18 Mart 2011 Cuma

Khan Academy

Bir site var ki ozellikle lise seviyesindeki ogrencilere cok basarili bilgiler veriyor, video'larla, test'lerle ve ogrencinin durumunu gosteren istatistiklerle: Khan Academy. Salman Khan kendi yegenlerine bazi dersleri ogretmek icin video kilpler hazirlayip youtube'e koymus ama tiklanan ziyaretci sayisi artinca Khan Academy'i kurmus. Ilginc bir hikayesi var burdan okuyun lutfen.

Oglan basit toplama cikarmadan baslayip simdi carpma ve bolme konusuyla ilgili testler aliyor bu sitede. Takildigin yerde ilgili video'yu izleyebiliyorsun, ya da ipucu istersen sana problemi cozmekte yardimci oluyor. Guzel bir tarafi da ebeveyn olarak cocugunun durumunu takip etmek. Saat kacta, kac problem cozdu, zayif noktalari nedir, basari egrisi nasil sekilleniyor gibi...

Bayiliyorum boyle beyinlere. Bir soru var ki , Khan'nin verdigi cevap cok hos.

Are you interested in turning this into a business? Maybe with some VC funding?

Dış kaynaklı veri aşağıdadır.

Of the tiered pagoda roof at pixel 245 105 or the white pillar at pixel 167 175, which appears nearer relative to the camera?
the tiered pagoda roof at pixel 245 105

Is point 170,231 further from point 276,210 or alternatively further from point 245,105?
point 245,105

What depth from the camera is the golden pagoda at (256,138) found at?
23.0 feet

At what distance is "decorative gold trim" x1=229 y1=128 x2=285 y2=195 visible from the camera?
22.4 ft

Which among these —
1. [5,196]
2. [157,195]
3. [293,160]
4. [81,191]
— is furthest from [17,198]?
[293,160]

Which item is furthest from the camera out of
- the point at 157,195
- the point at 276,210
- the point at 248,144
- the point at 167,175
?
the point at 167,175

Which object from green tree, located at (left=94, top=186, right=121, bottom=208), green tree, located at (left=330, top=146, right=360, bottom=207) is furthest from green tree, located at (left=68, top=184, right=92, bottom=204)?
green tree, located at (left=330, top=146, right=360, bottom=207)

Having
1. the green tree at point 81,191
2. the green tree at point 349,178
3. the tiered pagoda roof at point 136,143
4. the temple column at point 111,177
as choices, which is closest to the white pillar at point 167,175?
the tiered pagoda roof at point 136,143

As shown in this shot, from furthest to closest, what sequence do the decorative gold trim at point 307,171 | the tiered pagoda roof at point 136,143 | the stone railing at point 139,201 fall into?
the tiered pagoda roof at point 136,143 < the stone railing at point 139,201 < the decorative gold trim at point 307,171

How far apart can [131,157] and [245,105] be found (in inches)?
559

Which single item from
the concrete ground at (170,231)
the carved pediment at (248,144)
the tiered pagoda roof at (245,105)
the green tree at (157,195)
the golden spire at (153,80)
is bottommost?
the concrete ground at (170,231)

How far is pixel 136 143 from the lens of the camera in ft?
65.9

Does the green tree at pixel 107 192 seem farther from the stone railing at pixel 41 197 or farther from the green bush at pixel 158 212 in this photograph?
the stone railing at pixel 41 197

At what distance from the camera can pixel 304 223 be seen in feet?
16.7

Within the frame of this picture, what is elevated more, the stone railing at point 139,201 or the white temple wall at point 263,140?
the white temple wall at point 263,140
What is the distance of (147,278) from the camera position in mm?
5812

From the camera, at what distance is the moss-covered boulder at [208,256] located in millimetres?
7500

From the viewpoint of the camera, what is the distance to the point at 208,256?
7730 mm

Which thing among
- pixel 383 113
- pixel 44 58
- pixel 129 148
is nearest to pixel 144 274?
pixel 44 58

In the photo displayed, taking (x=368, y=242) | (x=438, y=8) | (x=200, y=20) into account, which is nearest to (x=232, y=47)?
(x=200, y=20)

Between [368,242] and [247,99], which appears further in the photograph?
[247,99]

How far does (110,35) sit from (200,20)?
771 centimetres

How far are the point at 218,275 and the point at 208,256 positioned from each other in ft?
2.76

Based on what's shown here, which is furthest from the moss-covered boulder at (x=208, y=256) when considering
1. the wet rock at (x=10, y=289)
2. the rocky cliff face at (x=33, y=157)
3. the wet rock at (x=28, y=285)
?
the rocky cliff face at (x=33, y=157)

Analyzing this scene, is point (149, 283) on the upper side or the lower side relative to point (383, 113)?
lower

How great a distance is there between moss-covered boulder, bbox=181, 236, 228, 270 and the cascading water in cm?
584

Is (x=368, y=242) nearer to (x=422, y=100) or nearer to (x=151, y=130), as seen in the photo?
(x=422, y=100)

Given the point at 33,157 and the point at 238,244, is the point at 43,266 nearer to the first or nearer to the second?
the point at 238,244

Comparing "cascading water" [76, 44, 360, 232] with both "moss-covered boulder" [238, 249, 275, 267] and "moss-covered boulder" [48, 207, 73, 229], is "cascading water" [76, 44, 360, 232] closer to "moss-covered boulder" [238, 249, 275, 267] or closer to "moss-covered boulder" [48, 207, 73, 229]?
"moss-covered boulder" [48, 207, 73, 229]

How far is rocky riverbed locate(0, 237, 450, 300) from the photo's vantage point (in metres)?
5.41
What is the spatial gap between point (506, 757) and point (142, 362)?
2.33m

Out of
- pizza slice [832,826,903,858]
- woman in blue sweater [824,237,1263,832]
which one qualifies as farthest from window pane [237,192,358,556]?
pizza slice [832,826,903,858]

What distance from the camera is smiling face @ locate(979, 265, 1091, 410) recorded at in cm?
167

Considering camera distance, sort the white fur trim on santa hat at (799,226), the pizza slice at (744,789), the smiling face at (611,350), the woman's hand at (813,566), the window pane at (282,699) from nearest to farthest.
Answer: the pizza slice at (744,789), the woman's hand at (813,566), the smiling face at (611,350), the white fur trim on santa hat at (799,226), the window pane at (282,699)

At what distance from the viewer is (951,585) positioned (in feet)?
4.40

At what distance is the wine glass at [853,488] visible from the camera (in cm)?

I've been approached several times, but it just didn't feel right. When I'm 80, I want to feel that I helped give access to a world-class education to billions of students around the world. Sounds a lot better than starting a business that educates some subset of the developed world that can pay $19.95/month and eventually selling it to some text book company or something. I already have a beautiful wife, a hilarious son, two hondas and a decent house. What else does a man need?

With that said, if you are a social venture capitalist and are looking to deploy capital with the highest possible social return per dollar invested, we should talk. I think you'll find that there is no more measurable, scalable and high impact way to educate the world.

Bugun oglanin okulunda...

Egitimle ilgili saatlerce konusup yazabilirim sanirim. Bu konuda okumayi ve ogrenmeyi cok seviyorum.

Bugun oglanin okuluna ogretmeniyle konusmaya gittim. Eyalete mi bagli, yoksa genel bir uygulama mi bilmiyorum ama NY'daki okullarda yilda 2 kez ogretmenle bire bir gorusebileceginiz ogretmen-veli toplantisi yapiliyor. Biri kasimda, digeri nisanda. Bu toplantilarda aileye cocugun karnesi (report card) verilip, degerlendirme yapilan kategoriler ustunde konusuluyor. Bu toplantiya ayrilan sure 15 dk. Benim soracaklarim ve konusacaklarim genelde bu zamana sigmadigindan ya ilk sirayi aliyorum, ya da en sona kaliyorum. Bizim oglanin sinif ogretmeni cok iyi bir kadin. Arada email'le durumunu soruyorum ve yuzyuze gorusme imkani da yaratiyoruz arada. Ocakta ve haziranda ders yili bitince de postayla yil icindeki karnesi geliyor gene. Yani 4 karne aliyoruz.

10 gun kadar once oglanin odevlerinde bir degisiklik farkettik. Normalde 20-30 dk'da biten odev (pazartesi-persembe, hafta sonu odev yok) son gunlerde 2 saate uzamaya basladi. Toplama cikarmalardan, birden iki basamakli carpma ve bolmeye basladirlar. Zaten bugun sabahtan randevu almistim, bu konuyu da uzun uzun konusma ortami buldum.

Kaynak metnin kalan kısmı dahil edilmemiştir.